Supplied text:
________________

7.  Infrastructure cost. What would be the cost of installing the required transmitters, power supplies, reference stations, communication links and control system for the architecture described in the answer to Question 6? Can you reference a recent and independent estimate? To a ballpark figure, what cost fixed-price contract would you accept to implement it? Similarly, what would be the annual costs for operating and maintaining this infrastructure? 

AG: The MarRINav project produced a cost-benefit analysis report that addresses some of these questions, albeit aligned to the approach proposed for the UK. The documents are open source and available on the MarRINav website 

DG: To quote President Kennedy, “There are costs and risks to a program of action, but they are far less than the long-range risks and costs of comfortable inaction.” I agree with Dr. Grant that the capital costs in MarRINav are roughly transferrable to the United States. As another data point, the 2010 operating cost for Loran-C in the United States was about $36M/year. That number included several hundred employees, though. Plans to automate the system projected reducing annual costs to $15M/year in 2010 dollars. 

 

  1. Impact.  eLoran transmitters are large and high-power. Providing positioning across the United States could require building some of them from scratch or significantly reconstructing old Loran sites. What issues — such as environmental, aviation safety and security — would this raise, and how would you recommend they be addressed?

DG: These issues would be dealt with the same way they are for any construction project. eLoran transmission sites are essentially the same as commercial AM radio stations. Reusing sites still owned by the government could make the process even easier. Compared to the cost and difficulty of putting PNT assets in orbit, these challenges should be relatively easy to overcome. 

 

  1. Receivers. Assuming all the above were achieved, it would accomplish nothing unless eLoran receivers were widely purchased, installed and used. How much would that cost? Who would pay? Should we assume that “if we build it, they will come”?

AG: This is a valid concern and has different answers depending on the planned use case and the level of national/international standardization required. Within the maritime sector, the IMO has approved a multi-system receiver performance standard that supports the use of all GNSS and terrestrial systems within one device, rather than having a separate eLoran receiver.   

DG: I completely agree — adoption and use are absolutely key. Fortunately, government leaders have a wide variety of levers to influence adoption and use. These range from education and encouragement to regulation, legislation, and subsidies.

________________

Supplied information:
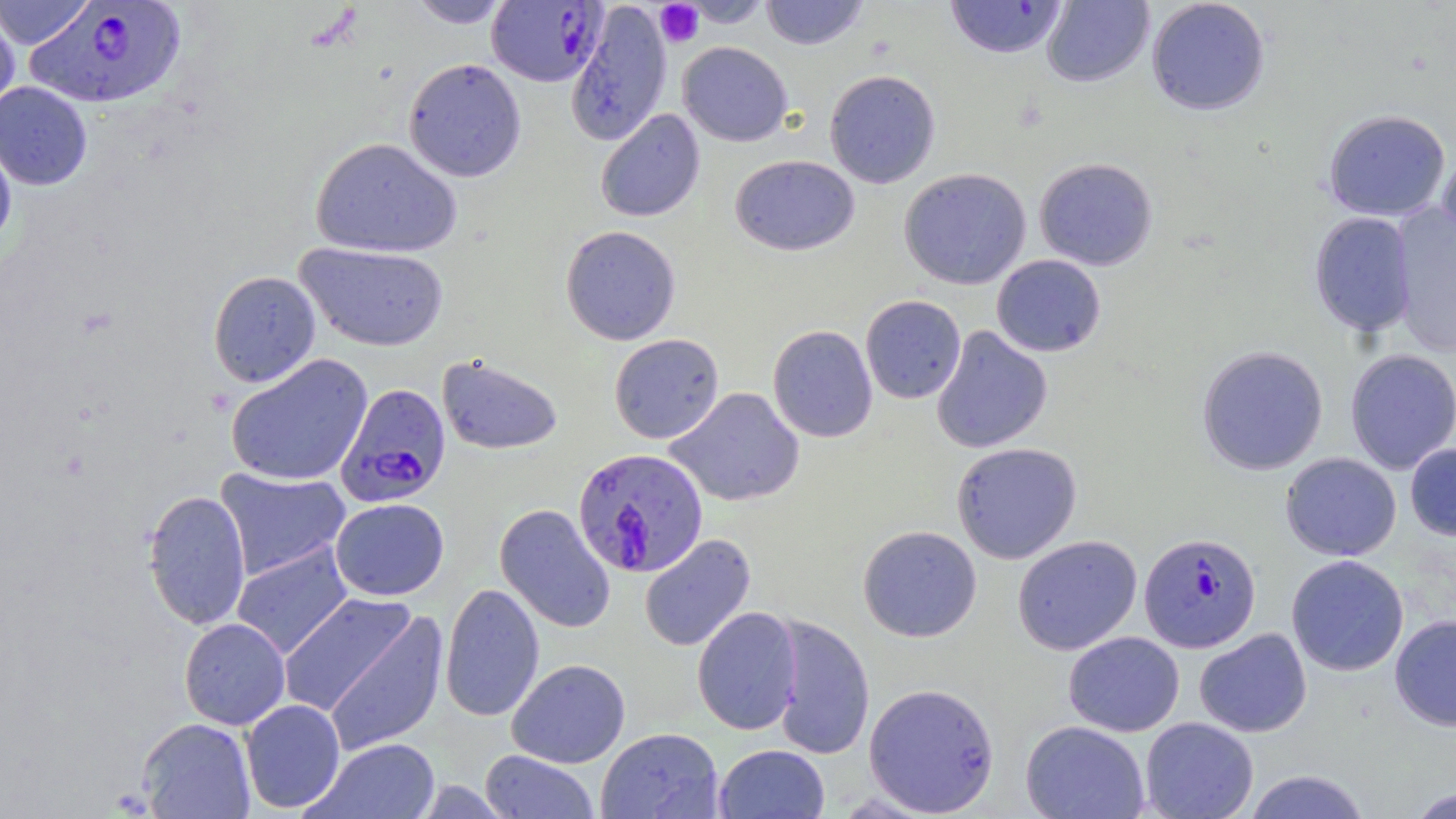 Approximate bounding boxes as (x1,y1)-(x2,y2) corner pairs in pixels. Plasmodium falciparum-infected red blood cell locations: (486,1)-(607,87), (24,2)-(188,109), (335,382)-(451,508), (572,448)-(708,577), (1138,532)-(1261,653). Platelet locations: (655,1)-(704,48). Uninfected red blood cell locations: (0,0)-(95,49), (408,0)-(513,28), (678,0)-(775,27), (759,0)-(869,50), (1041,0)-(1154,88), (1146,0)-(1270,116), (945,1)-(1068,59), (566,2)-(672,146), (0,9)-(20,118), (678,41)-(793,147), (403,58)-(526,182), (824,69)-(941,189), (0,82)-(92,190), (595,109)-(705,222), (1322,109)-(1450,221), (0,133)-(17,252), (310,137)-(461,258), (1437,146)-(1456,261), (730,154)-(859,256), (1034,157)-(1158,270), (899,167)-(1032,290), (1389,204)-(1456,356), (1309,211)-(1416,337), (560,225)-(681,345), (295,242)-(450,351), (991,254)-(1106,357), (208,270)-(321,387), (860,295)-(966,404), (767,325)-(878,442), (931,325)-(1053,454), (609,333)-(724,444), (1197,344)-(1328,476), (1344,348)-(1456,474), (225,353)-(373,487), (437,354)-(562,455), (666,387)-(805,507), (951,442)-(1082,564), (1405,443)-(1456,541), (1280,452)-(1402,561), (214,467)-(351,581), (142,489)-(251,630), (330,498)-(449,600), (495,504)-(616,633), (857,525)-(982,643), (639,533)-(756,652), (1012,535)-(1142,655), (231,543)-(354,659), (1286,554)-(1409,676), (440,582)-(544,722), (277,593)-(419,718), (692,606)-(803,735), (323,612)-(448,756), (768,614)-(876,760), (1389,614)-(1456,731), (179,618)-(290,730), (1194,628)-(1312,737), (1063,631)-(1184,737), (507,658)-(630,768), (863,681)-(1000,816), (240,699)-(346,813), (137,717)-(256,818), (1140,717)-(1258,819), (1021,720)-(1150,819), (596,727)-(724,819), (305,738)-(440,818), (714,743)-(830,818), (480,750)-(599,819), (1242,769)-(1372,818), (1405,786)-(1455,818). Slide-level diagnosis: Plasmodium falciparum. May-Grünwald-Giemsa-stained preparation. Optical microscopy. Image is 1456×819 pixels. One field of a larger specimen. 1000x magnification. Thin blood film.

________________

What this exercise asks:
A: In the eLoran interview, what was the 2010 annual operating cost of Loran-C in the United States?
B: Continue the eLoran interview from its final sentence onward.

Answers for the tasks:
A: About $36M per year.

B:
 

  1. Alternatives. Given the widespread development of other positioning technologies over the past decade, much has changed since the earlier recommendations for eLoran. How do we know that eLoran is the right investment — or even a needed part of the solution or needed system in a system of systems — for the future of U.S. PNT?

AG: The MarRINav project researched and compiled details of different positioning, navigation and timing technologies supporting maritime navigation, within Deliverable D4. The recommended system-of-systems approach recognized that there was no one-fit-all solution, rather it sought to allow for a scalable solution that reflects users moving from location to location and between systems. It considered global, regional and local solutions, recognizing the cost vs. usable coverage tradeoff for each. The proposed solution of GNSS, supported by eLoran in combination with VDES R-Mode and radar absolute positioning, was deemed as the most appropriate mix for the UK, given geographical and political constraints. The approach can be ported to investigate the appropriate options for the United States.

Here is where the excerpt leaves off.